SUPPLIED PASSAGE:

'''

When ‘what is best’ doesn’t align with ‘what I want’, making the right decision is hard. We need to find ways of working out how make these options align as closely as possible.

Jared Diamond’s point in Collapse is that the fate of contemporary society is in our own hands. I read and wrote about the introductory chapter to a while ago. Eventually I did read the whole book, though as Michael Kavanagh points out;

“You could read the introduction and the last few chapters and get the point. But then you’d miss out on what Jared Diamond does best: tell stories.”

Kavanagh is right; as I’ve talked about before here storytelling is an important way of understanding the world. William Cronon has suggested narratives of global change that offer hope are needed for us to tackle the (potential) problems that contemporary society faces. Most of Diamond’s stories about the fate of previous societies don’t offer much hope however – most collapsed and the only modern example of positive action on the environment is Iceland. Diamond’s identifies five contributing factors to societal collapse:

“… climate change, hostile neighbours, trade partners (that is, alternative sources of essential goods), environmental problems, and, finally, a society’s response to its environmental problems. The first four may or may not prove significant in each society’s demise, Diamond claims, but the fifth always does. The salient point, of course, is that a society’s response to environmental problems is completely within its control, which is not always true of the other factors. In other words, as his subtitle puts it, a society can “choose to fail.”

Diamond emphasises the need for individual action – for a bottom-up approach to make sure that we choose not to fail. Kavanagh suggests the implications is that

“in a world where public companies are legally required to maximize their profits, the burden is on citizens to make it unprofitable to ruin the environment — for an individual, a company, or a society as a whole.”

Others suggest more dramatic action is needed however. Richard Smith suggests that this ‘market meliorist strategy’ won’t be enough. Smith contrasts the bottom-up decision-making of the New Guinea villages that Diamond uses as a potential model for contemporary decision-making with that of contemporary capitalist society. Whereas the New Guinea villages’ decision-making process takes into account everyone’s input:

“…we do not live in such a ‘bottom-up’ democratic society. We live in a capitalist society in which ownership and control of the economy is largely in the hands of private corporations who do not answer to society. In this system, democracy is limited to the political sphere. …under capitalism, economic power is effectively monopolized by corporate boards whose day-to-day requirements for reproduction compel their officers to systematically make ‘wrong’ decisions, to favour the particular interests of shareholders against the general interests of society.”

Smith’s solution? As the global issues contemporary society faces are so interconnected and international, international governance by a “global citizenry” is required. Critics to this approach are likely to be many, but whether it will be enough for individual consumers to “make it unprofitable to ruin the environment”, or whether the we develop a “global citizenry”, the ultimate question here seems to be ‘Are we prepared to change our lifestyles to ensure the survival of our contemporary (global) society’?

With the “End of Tradition” in western societies (i.e. life is no longer lived as fate in these societies) maybe the future of society really is in our hands as Diamond suggests. On the other hand, as Beck points out, as contemporary problems are due to dispersed causes (e.g. individuals driving their car to work everyday) responsibility is rather easily evaded and some form of global decision-making would be useful. To me the latter seems unlikely – those with power are unlikely to give it up easily. The ‘global’ institutions we currently have are frequently undermined by the actions of individual states and leaders. The power to change society and lifestyles (in the west at least) now lies with individuals. But with power comes a responsibly which, on the whole, currently we individuals are shirking.

'''

PROBLEMS TO SOLVE:
A - Condense the paragraph of the post on Diamond's Collapse that begins "With the “End of Tradition”" into a short bulleted list that keeps its main facts.
B - In the post on Diamond's Collapse, which of the five contributing factors does Diamond claim always proves significant in a society's demise?
C - Echo the passage of the post on Diamond's Collapse starting at "When ‘what is" and ending at "closely as possible.".

DATA EXTRACT:
'''

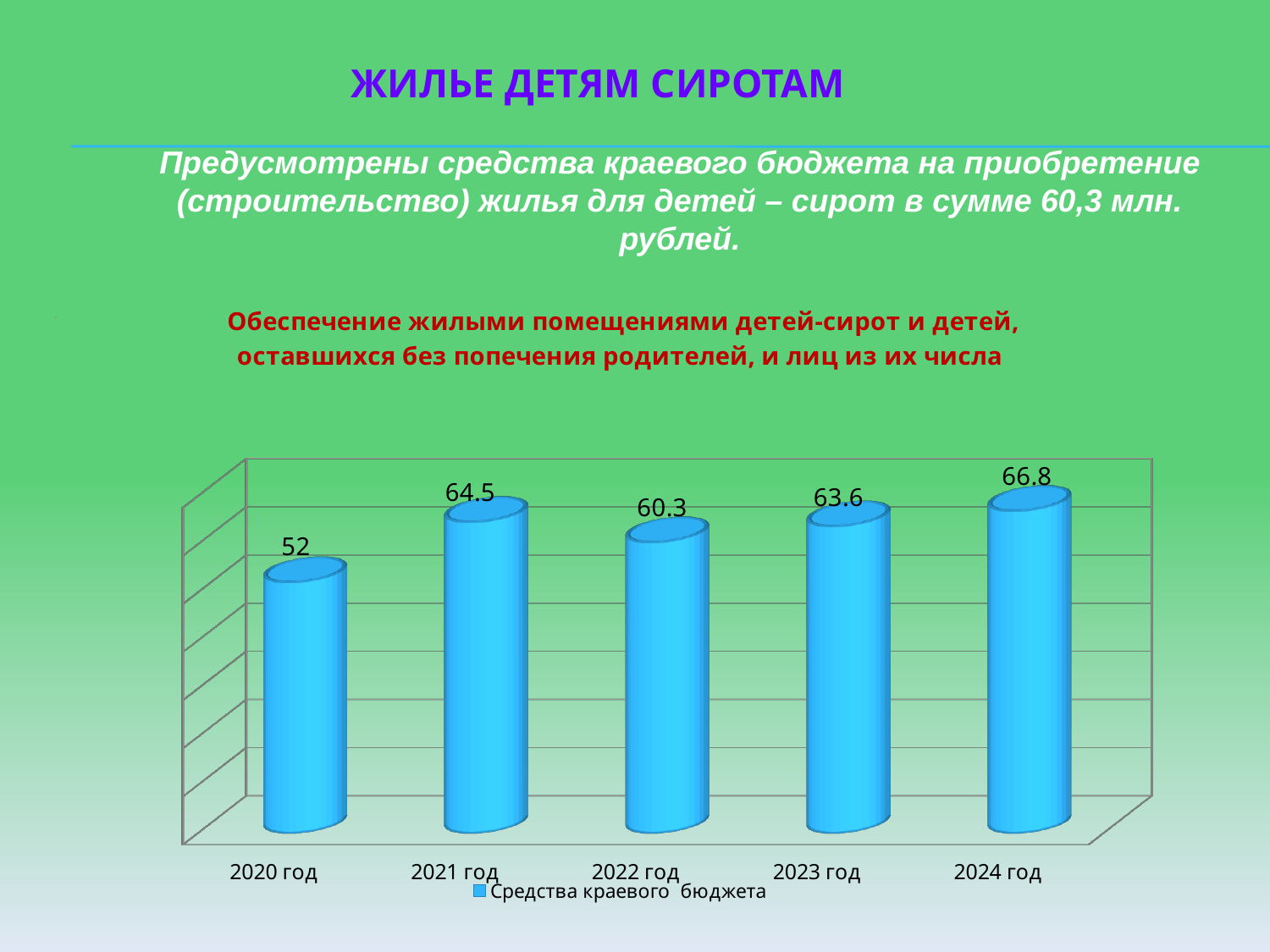
What is the difference between the values for 2021 год and 2020 год? 12.5 Which is larger, the value for 2021 год or the value for 2022 год? 2021 год What is the legend entry for the series? Средства краевого бюджета How many years are shown on the chart? 5 What kind of chart is shown? bar chart How many series does the legend list? 1 What is the difference between the values for 2024 год and 2023 год? 3.2 What is the value for 2022 год? 60.3 Which year has the lowest value? 2020 год What is the value for 2024 год? 66.8 Which year has the highest value? 2024 год What is the value for 2020 год? 52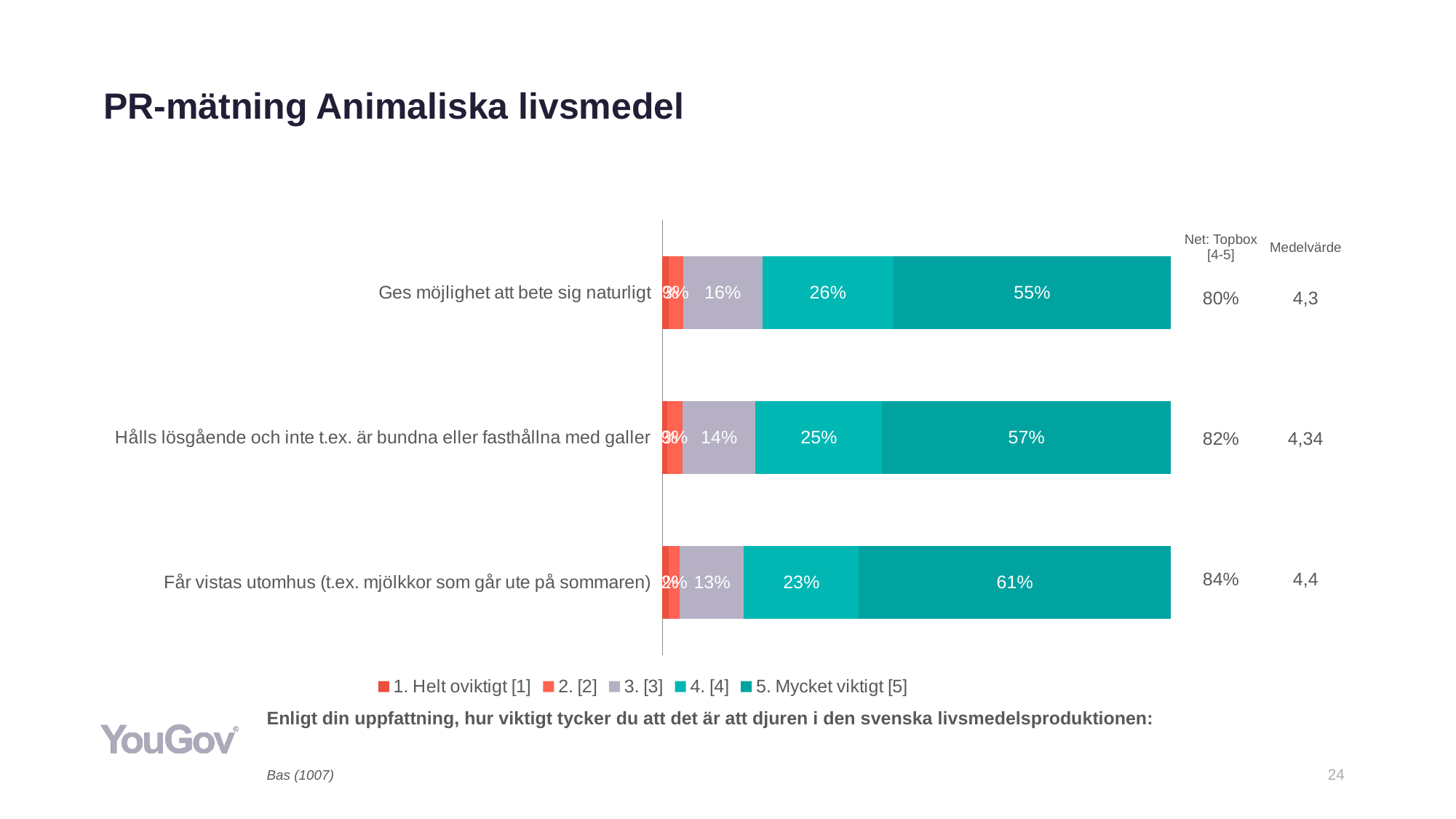
Which category has the lowest value for '3. [3]'? Får vistas utomhus (t.ex. mjölkkor som går ute på sommaren) What is the value of '5. Mycket viktigt [5]' for 'Får vistas utomhus (t.ex. mjölkkor som går ute på sommaren)'? 61% Which category has the highest value for '5. Mycket viktigt [5]'? Får vistas utomhus (t.ex. mjölkkor som går ute på sommaren) What is the 'Net: Topbox [4-5]' value for 'Hålls lösgående och inte t.ex. är bundna eller fasthållna med galler'? 82% How many series does the legend list? 5 How many categories (statements) are shown in the chart? 3 What is the value of '4. [4]' for 'Ges möjlighet att bete sig naturligt'? 26% Which is larger: the '4. [4]' value for 'Ges möjlighet att bete sig naturligt' or for 'Hålls lösgående och inte t.ex. är bundna eller fasthållna med galler'? Ges möjlighet att bete sig naturligt What is the value of '3. [3]' for 'Hålls lösgående och inte t.ex. är bundna eller fasthållna med galler'? 14% What is the difference between the '5. Mycket viktigt [5]' values for 'Får vistas utomhus' and 'Ges möjlighet att bete sig naturligt'? 6% What kind of chart is shown on the slide? bar chart What is the 'Medelvärde' for 'Får vistas utomhus (t.ex. mjölkkor som går ute på sommaren)'? 4,4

'''

RESPONSES BY TASK:
A -
- With the "End of Tradition" in western societies, the future of society may really be in our hands, as Diamond suggests.
- Beck points out that contemporary problems have dispersed causes, so responsibility is easily evaded and some form of global decision-making would be useful.
- The author finds global decision-making unlikely: those with power are unlikely to give it up, and current "global" institutions are often undermined by individual states and leaders.
- The power to change society and lifestyles (in the west at least) now lies with individuals, but on the whole they are shirking the responsibility that comes with it.

B - A society's response to its environmental problems.

C -
When ‘what is best’ doesn’t align with ‘what I want’, making the right decision is hard. We need to find ways of working out how make these options align as closely as possible.